### Directions for this task
Report how many lines of the entries below contain the string "distance", giving only the number.

### Information supplied
********

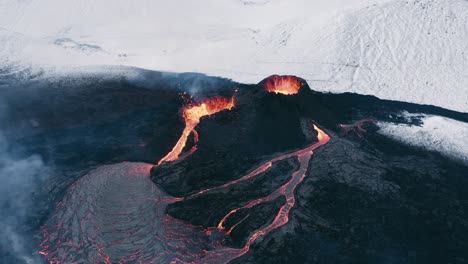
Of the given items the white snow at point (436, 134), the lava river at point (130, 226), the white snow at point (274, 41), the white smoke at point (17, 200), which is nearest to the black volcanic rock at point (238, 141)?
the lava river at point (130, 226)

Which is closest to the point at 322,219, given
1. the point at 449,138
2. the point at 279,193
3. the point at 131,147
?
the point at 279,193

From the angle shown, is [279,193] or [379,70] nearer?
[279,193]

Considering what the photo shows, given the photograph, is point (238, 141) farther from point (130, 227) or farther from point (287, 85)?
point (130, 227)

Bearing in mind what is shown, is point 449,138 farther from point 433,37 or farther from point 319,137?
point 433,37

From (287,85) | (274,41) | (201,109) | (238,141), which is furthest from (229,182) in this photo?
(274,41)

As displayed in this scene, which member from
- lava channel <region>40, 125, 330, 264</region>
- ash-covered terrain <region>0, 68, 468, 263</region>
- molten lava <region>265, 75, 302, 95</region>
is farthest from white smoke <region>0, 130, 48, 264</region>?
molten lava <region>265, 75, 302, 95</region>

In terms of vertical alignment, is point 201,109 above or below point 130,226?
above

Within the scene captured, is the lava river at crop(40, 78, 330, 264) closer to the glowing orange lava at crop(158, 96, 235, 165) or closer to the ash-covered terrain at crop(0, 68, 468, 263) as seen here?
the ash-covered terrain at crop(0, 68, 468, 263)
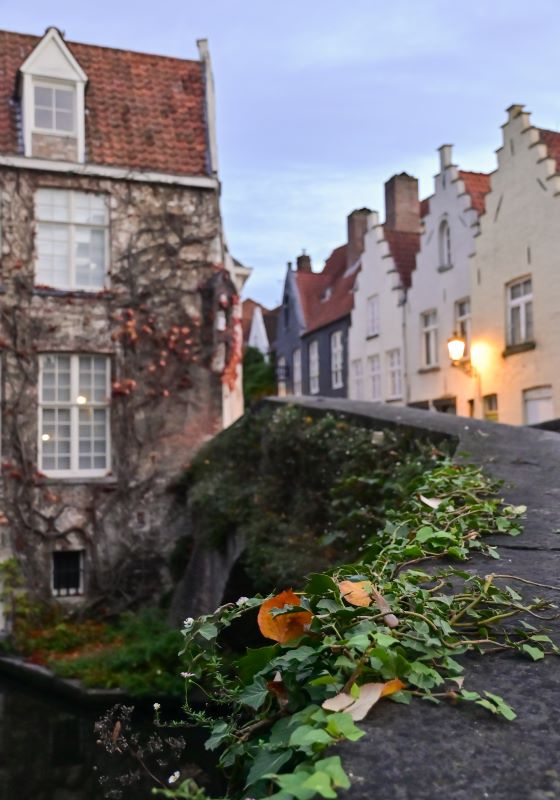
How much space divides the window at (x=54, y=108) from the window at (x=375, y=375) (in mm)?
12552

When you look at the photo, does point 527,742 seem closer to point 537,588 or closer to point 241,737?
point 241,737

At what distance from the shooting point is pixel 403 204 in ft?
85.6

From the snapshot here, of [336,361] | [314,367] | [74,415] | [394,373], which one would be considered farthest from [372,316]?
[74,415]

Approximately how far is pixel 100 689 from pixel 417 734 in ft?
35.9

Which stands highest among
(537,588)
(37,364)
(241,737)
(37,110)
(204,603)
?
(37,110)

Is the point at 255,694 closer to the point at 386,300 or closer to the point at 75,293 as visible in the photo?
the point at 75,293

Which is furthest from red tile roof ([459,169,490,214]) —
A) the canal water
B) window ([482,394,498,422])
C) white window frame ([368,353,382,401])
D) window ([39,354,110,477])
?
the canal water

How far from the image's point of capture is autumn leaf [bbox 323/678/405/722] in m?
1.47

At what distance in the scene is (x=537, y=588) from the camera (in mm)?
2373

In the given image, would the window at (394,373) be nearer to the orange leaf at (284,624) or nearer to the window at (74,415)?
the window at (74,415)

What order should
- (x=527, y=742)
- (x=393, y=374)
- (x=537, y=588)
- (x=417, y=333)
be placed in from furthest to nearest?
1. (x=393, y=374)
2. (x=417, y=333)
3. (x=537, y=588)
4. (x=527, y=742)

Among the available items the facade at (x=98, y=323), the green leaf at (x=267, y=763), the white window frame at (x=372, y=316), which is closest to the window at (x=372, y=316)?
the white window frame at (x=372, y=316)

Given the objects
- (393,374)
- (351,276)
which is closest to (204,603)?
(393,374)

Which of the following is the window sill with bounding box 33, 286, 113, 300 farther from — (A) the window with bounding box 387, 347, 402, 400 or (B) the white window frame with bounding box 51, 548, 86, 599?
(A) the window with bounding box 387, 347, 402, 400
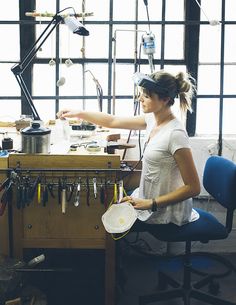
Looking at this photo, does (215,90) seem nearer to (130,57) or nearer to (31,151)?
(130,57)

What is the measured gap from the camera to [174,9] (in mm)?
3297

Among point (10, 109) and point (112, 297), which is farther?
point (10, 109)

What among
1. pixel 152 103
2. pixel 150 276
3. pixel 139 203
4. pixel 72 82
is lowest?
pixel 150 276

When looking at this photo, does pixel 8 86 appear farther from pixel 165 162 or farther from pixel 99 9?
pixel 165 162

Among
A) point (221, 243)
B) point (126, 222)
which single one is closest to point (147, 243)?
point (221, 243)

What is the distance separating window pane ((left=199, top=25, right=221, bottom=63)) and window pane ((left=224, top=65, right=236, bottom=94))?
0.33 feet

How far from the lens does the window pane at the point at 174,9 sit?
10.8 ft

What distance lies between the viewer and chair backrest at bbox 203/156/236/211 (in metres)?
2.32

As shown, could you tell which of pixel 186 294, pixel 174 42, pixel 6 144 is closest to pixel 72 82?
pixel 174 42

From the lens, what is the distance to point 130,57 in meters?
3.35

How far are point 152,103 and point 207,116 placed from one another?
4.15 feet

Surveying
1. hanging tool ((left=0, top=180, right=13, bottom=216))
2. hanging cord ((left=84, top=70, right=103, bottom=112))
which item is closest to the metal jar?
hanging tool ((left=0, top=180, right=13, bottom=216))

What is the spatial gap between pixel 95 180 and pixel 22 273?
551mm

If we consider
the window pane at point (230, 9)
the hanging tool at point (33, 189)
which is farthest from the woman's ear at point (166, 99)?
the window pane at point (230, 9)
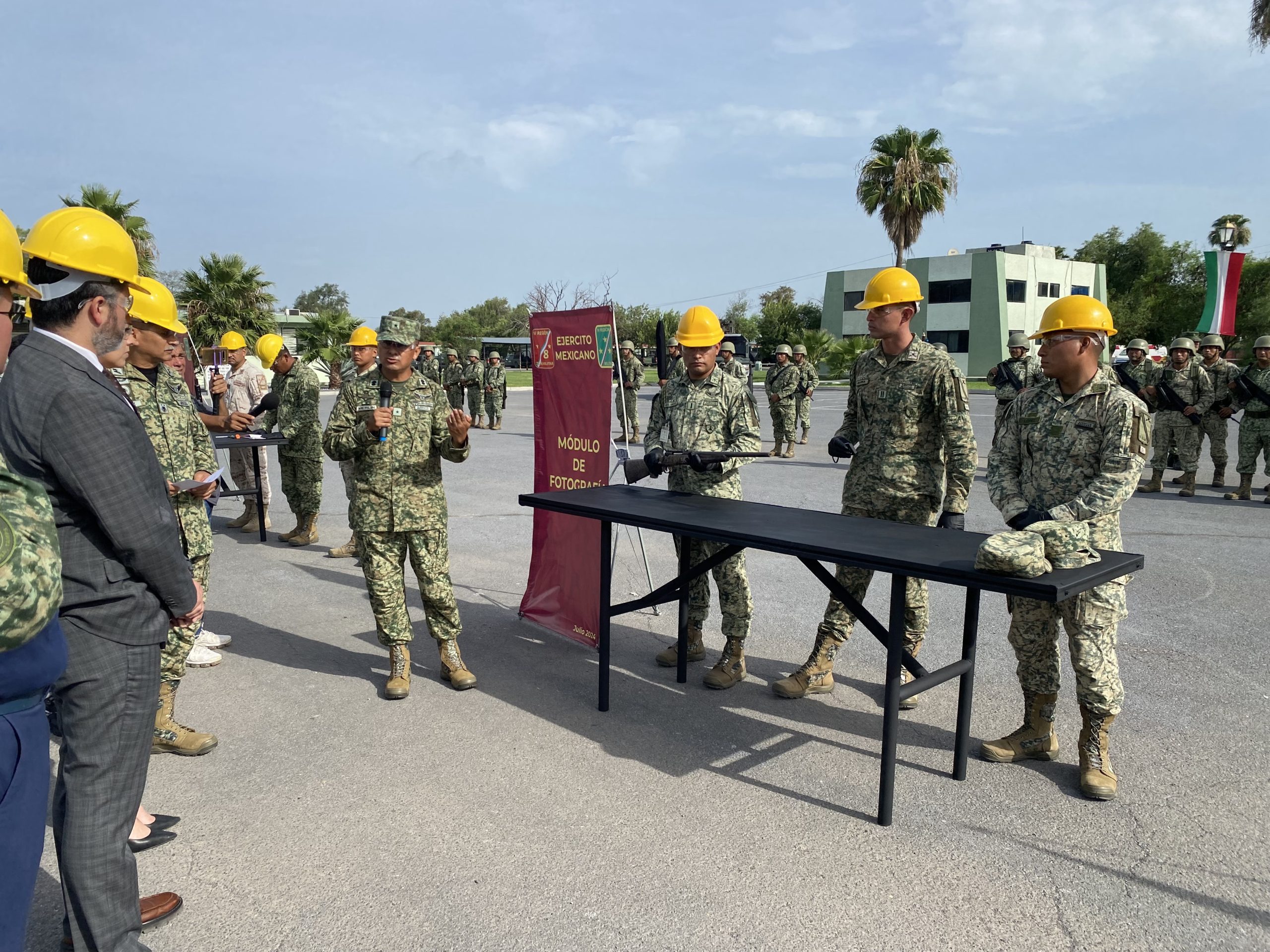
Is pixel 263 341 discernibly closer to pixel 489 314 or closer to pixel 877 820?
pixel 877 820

********

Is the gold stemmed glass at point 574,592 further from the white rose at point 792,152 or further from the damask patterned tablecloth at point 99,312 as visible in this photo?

********

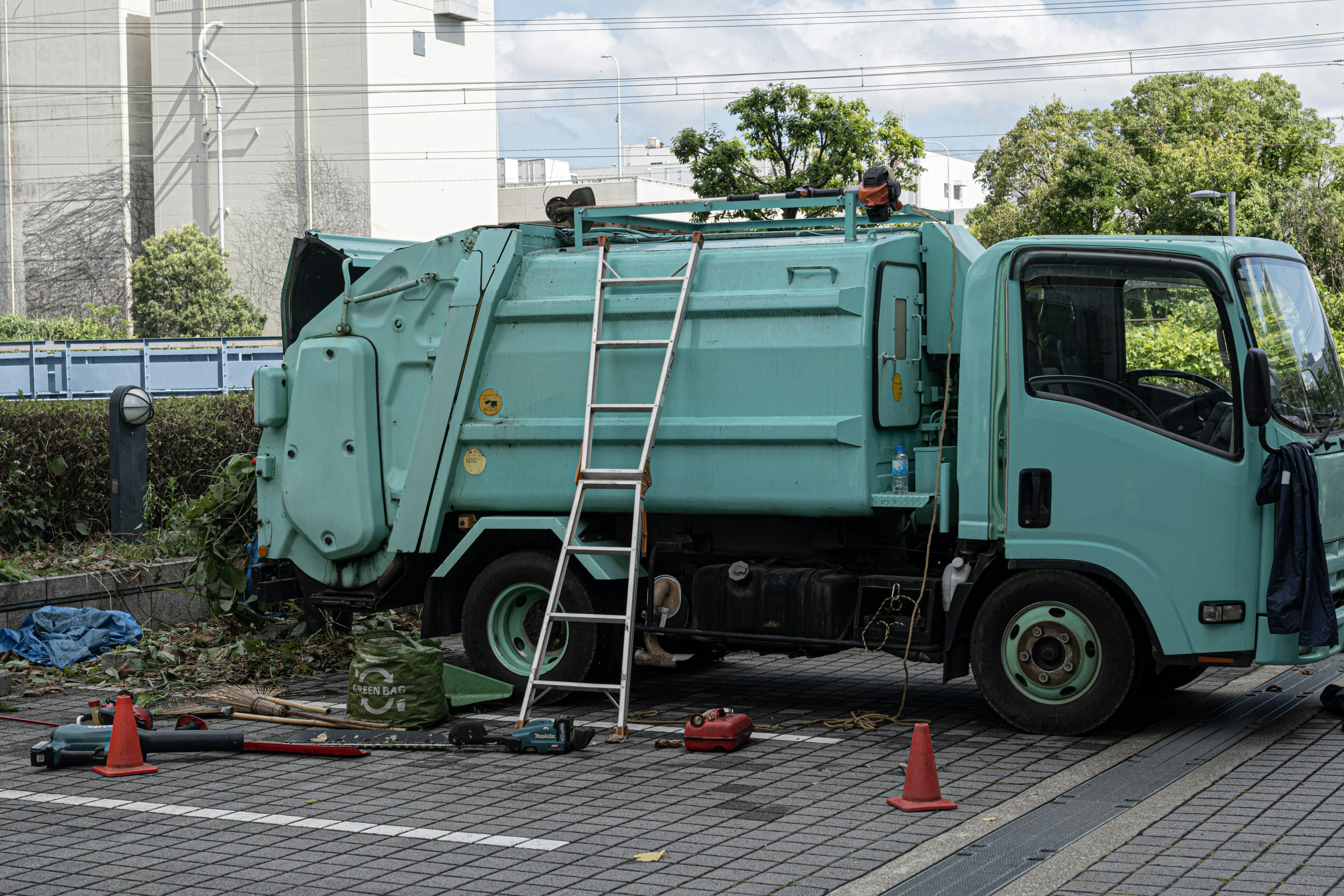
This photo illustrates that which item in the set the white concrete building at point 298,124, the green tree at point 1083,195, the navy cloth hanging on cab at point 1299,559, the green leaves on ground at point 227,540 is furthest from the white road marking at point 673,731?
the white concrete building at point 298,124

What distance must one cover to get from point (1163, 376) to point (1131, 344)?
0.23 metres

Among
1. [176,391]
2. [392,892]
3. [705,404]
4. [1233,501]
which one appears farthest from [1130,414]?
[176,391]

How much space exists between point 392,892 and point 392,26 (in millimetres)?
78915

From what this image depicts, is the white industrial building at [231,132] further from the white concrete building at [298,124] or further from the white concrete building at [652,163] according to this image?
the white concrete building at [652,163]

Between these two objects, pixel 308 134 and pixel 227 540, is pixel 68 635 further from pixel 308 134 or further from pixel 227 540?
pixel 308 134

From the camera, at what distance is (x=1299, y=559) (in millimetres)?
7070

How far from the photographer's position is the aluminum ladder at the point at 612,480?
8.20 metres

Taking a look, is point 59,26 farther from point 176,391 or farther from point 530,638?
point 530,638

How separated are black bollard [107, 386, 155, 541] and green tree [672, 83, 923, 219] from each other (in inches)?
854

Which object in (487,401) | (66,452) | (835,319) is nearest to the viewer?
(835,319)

********

### Solution to this problem
7